Regarding the conclusion on endometrial cancer risk, the observed incidence for EPT users was 62 per 100,000 person-years, which is also lower than the anticipated population-based rate of 83 per 100,000 person-years. The authors state that this was a “small, nonsignificant reduction” in endometrial cancer risk (HR 0.81; 95% CI, 0.48-1.36). Yet, in the conclusion, while claiming that the nonsignificant difference in ovarian cancer suggests an increased risk, the authors do not state that the nonsignificant reduction in endometrial cancer suggests a decreased risk.

What do the authors expect us to believe, their data or their conclusions? My interpretation of the data in this article is that ovarian and uterine cancers need not be of major concern when determining a woman’s risk-benefit ratio for hormone therapy.

A retraction. Of interest, when this issue was raised in subsequent JAMA correspondence, the WHI authors agreed—representing perhaps the first time that a WHI report publicly retracted a potentially biased conclusion.1,2

Fewer biopsies will be needed with lower dosage. It is not surprising that women taking hormonal therapy containing estrogen had more bleeding and, therefore, more endometrial biopsies than women taking placebo, because a known effect of estrogen is proliferation of the endometrial lining. With the lower-dose hormonal preparations currently available (which result in lower systemic estrogen levels and less endometrial stimulation), uterine bleeding episodes in menopausal hormone therapy users should diminish, along with the number of endometrial biopsies.

1. Utian WH. Hormone therapy and risk of gynecologic cancers [letter]. JAMA. 2004;291:42.-

2. Anderson GL, Judd HL, Kaunitz AM, et al. Hormone therapy and risk of gynecologic cancers—Reply. JAMA. 2004;291:43.-

MILLION WOMEN STUDYBreast cancer risks increased by estrogen plus progestogen

Beral V; Million Women Study Collaborators. Breast cancer and hormone-replacement therapy in the Million Women Study.

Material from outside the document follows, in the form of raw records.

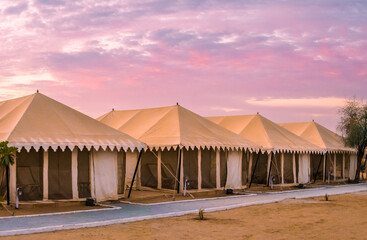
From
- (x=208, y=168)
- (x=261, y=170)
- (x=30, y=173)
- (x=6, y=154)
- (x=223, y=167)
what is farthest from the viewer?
(x=261, y=170)

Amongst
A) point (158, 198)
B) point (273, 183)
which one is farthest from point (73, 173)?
point (273, 183)

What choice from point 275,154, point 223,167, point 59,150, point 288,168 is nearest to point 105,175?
point 59,150

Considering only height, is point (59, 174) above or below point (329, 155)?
above

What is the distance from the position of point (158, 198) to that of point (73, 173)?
13.7 ft

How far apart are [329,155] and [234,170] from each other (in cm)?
1227

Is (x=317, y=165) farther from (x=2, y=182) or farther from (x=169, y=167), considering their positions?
(x=2, y=182)

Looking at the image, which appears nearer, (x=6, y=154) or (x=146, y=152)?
(x=6, y=154)

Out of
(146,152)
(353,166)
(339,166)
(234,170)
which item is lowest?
(353,166)

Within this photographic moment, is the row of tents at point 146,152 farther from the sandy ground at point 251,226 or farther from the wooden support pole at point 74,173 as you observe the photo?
the sandy ground at point 251,226

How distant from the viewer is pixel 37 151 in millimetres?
15688

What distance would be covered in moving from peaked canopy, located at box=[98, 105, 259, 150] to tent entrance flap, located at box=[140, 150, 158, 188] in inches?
43.3

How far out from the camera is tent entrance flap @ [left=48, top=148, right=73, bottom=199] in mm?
16375

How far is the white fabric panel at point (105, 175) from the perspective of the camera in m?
17.4

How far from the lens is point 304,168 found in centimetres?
2928
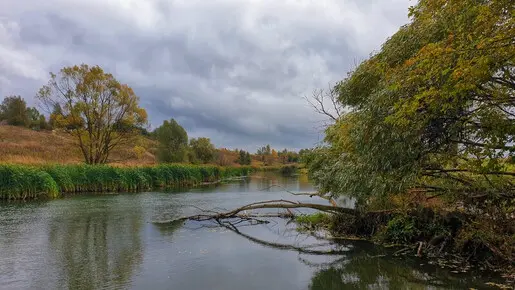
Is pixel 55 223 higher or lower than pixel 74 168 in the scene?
lower

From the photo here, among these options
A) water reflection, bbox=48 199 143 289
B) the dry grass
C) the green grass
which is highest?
the dry grass

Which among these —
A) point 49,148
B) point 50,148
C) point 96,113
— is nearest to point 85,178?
point 96,113

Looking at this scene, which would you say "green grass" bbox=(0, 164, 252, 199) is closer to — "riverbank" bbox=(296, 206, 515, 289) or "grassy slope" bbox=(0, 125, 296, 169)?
"grassy slope" bbox=(0, 125, 296, 169)

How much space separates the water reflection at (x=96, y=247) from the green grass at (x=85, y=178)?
5393 millimetres

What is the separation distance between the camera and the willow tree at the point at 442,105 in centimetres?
588

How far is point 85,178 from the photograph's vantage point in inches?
1053

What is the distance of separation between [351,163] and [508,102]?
4567mm

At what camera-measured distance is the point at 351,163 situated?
1084 centimetres

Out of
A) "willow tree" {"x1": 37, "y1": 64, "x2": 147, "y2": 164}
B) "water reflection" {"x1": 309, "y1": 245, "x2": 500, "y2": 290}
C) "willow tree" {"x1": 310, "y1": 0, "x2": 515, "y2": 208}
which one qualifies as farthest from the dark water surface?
"willow tree" {"x1": 37, "y1": 64, "x2": 147, "y2": 164}

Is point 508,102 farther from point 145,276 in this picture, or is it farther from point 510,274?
point 145,276

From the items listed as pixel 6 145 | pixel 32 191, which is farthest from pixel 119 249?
pixel 6 145

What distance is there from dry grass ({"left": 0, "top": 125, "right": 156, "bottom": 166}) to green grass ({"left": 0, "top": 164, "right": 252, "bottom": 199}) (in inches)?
317

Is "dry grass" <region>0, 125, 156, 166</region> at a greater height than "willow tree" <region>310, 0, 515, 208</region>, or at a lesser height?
greater

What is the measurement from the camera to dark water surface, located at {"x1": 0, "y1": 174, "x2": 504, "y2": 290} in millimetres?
8266
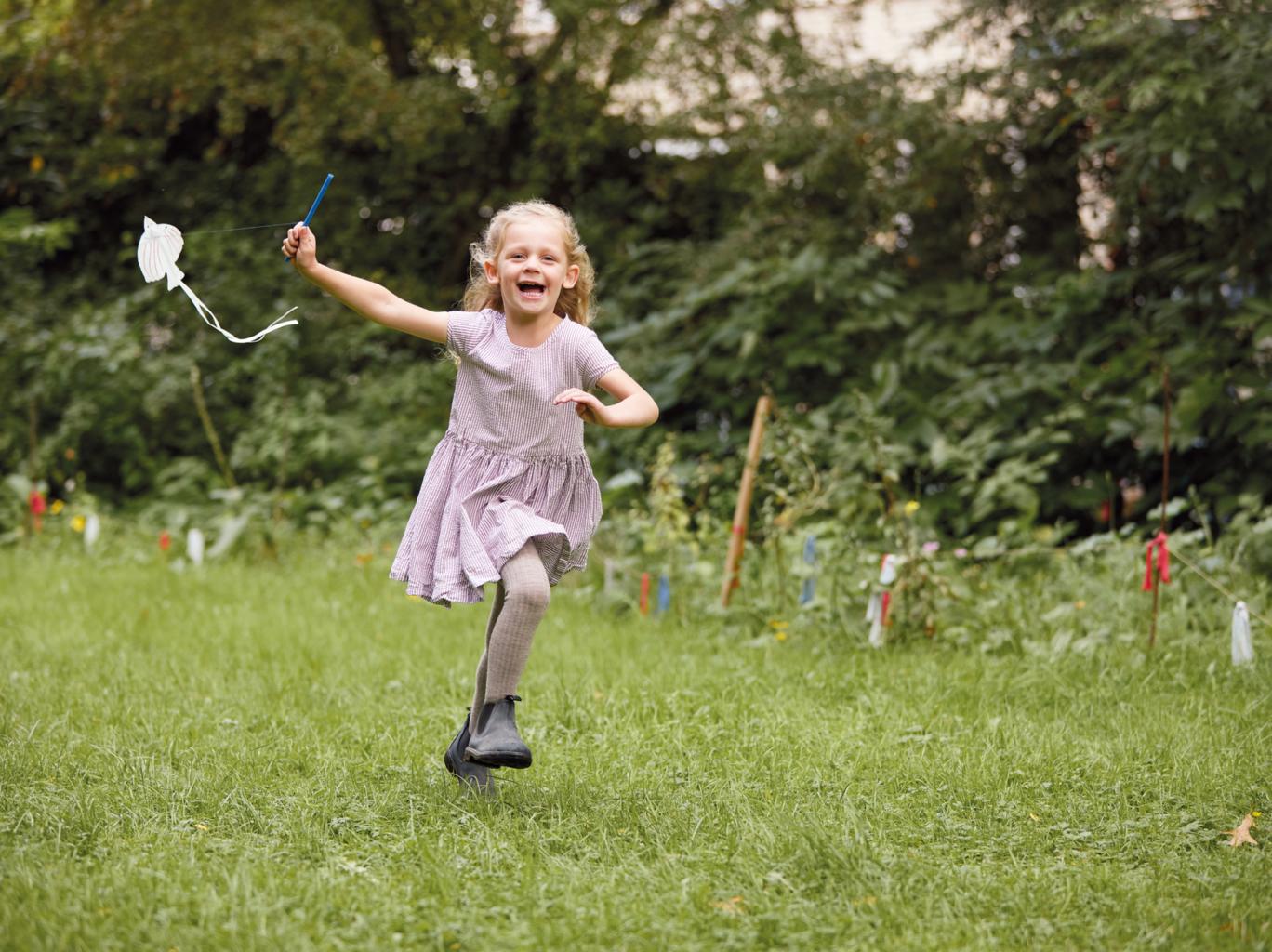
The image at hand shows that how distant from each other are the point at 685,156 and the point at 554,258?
6964mm

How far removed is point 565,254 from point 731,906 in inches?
63.1

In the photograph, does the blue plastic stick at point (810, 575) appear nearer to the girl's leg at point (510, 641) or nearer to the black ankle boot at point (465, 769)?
the black ankle boot at point (465, 769)

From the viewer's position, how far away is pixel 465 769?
3.32m

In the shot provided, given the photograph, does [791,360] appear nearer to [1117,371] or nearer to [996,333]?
[996,333]

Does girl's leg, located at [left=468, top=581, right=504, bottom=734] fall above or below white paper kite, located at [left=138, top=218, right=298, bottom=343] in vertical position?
below

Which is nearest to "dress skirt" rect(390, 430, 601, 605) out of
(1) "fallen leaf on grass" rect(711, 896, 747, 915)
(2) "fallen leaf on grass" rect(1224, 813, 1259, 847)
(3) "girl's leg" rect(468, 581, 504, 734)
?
(3) "girl's leg" rect(468, 581, 504, 734)

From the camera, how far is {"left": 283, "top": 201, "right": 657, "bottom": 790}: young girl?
314 cm

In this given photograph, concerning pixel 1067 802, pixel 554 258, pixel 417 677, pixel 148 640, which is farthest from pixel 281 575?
pixel 1067 802

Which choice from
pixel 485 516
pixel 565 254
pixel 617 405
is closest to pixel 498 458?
pixel 485 516

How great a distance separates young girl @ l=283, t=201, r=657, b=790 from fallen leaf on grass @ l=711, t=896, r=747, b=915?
28.8 inches

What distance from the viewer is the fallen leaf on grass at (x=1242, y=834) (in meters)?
2.92

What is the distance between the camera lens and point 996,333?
24.1 ft

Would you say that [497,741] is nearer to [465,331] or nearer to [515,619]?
[515,619]

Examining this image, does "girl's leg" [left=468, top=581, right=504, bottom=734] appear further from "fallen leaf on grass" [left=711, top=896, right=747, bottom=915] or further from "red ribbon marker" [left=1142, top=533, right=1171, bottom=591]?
"red ribbon marker" [left=1142, top=533, right=1171, bottom=591]
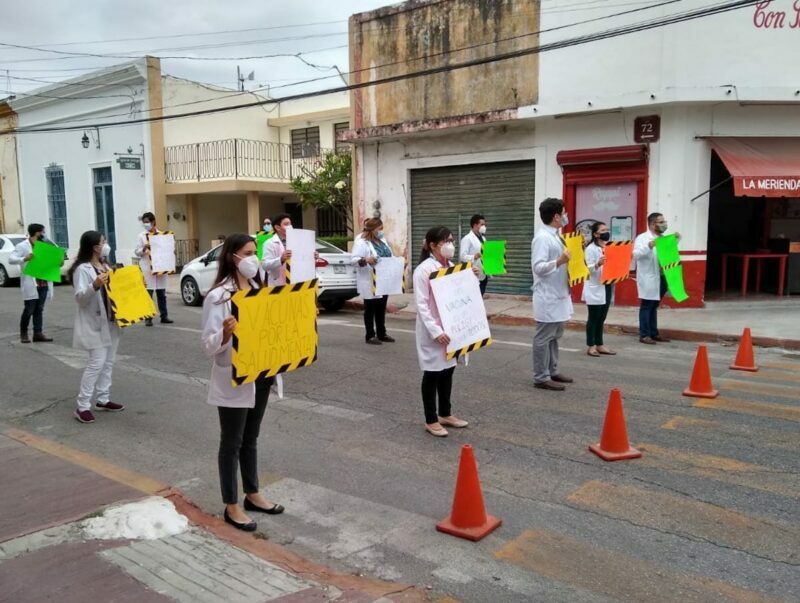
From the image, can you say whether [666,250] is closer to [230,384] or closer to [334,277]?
[334,277]

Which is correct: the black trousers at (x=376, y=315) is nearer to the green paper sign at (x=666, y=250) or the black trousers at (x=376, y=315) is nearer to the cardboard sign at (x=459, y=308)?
the green paper sign at (x=666, y=250)

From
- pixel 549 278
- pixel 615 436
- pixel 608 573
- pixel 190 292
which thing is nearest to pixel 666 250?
pixel 549 278

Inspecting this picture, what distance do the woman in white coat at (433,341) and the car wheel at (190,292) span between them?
10282mm

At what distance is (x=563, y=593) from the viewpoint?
11.6 ft

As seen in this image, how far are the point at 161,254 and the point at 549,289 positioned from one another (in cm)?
782

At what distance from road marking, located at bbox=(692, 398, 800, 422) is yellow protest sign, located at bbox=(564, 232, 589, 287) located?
178 cm

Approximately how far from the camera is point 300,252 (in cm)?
969

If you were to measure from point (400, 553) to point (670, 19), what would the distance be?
1192 cm

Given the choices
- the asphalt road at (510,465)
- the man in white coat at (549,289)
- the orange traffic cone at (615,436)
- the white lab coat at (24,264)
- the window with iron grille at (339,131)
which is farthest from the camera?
the window with iron grille at (339,131)

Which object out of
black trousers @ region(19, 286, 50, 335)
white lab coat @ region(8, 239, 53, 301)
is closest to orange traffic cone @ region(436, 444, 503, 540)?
white lab coat @ region(8, 239, 53, 301)

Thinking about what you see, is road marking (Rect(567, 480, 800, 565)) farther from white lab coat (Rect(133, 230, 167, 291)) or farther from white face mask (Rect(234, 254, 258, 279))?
white lab coat (Rect(133, 230, 167, 291))

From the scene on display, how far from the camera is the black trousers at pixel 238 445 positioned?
13.8 feet

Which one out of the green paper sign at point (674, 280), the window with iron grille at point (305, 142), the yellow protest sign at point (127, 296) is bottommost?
the green paper sign at point (674, 280)

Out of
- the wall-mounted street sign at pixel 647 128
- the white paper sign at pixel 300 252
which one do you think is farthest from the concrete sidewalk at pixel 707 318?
the white paper sign at pixel 300 252
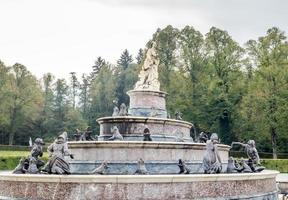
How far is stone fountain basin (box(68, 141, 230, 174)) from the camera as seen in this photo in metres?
17.4

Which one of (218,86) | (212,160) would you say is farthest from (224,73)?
(212,160)

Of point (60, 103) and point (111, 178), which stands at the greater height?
point (60, 103)

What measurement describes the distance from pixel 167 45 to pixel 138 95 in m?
27.2

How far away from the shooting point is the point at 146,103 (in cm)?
2639

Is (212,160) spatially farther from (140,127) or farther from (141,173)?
(140,127)

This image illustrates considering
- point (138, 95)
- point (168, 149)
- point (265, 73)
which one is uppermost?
point (265, 73)

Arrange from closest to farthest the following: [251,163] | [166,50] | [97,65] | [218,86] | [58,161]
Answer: [58,161], [251,163], [218,86], [166,50], [97,65]

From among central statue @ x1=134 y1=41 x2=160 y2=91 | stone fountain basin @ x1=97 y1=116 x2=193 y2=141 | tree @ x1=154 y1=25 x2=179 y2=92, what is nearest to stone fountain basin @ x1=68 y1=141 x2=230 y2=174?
stone fountain basin @ x1=97 y1=116 x2=193 y2=141

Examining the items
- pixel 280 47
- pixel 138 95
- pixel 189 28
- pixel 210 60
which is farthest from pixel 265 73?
pixel 138 95

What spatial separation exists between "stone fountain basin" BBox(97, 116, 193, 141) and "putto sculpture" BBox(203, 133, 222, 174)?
636 cm

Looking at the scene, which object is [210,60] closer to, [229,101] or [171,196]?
[229,101]

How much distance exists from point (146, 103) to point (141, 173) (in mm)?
11578

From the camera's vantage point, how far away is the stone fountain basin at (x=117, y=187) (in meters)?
12.1

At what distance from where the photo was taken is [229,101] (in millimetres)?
49562
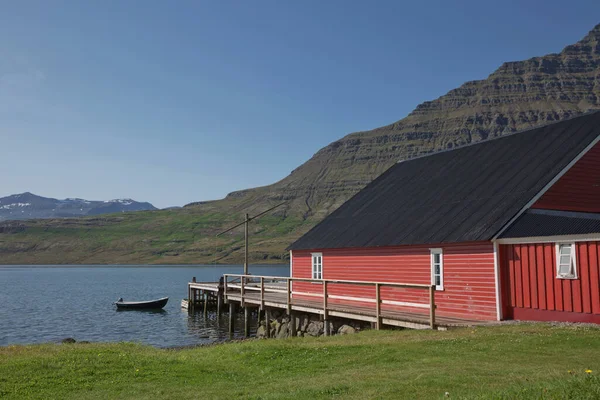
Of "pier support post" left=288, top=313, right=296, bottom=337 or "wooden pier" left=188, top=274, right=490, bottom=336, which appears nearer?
"wooden pier" left=188, top=274, right=490, bottom=336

Lancet. 2003;362:419–427.

  • LEVEL II-2 EVIDENCE: COHORT OR CASE-CONTROLLED
Current use but not past use of postmenopausal hormone therapy is associated with an increased risk of incident and fatal breast cancer, especially for estrogen-progestogen therapy (EPT), according to this large observational study from Britain. Risks increased among current users as total duration of use increased.

A total of 1,084,110 women aged 50 to 64 were enrolled between May 1996 and March 2001 and followed to the study finish (end of 2002). Mean follow-up was 2.6 years for breast cancer incidence and 4.1 years for mortality. Nearly half of the women had used postmenopausal hormone therapy, either estrogen therapy alone (ET) or EPT. Primary endpoints were diagnosis of breast cancer and death from breast cancer.

Current ET or EPT use (compared with nonuse) was associated with a statistically significant increased risk of both breast cancer incidence (RR, 1.66; 95% CI, 1.58-1.75) and breast cancer mortality (RR, 1.22; 95% CI, 1.00-1.48). Past use did not increase the risk of incident (RR, 1.01; 95% CI, 0.94-1.09) or fatal disease (RR, 1.05; 95% CI, 0.82-1.34), and the risk decreased with time since last use.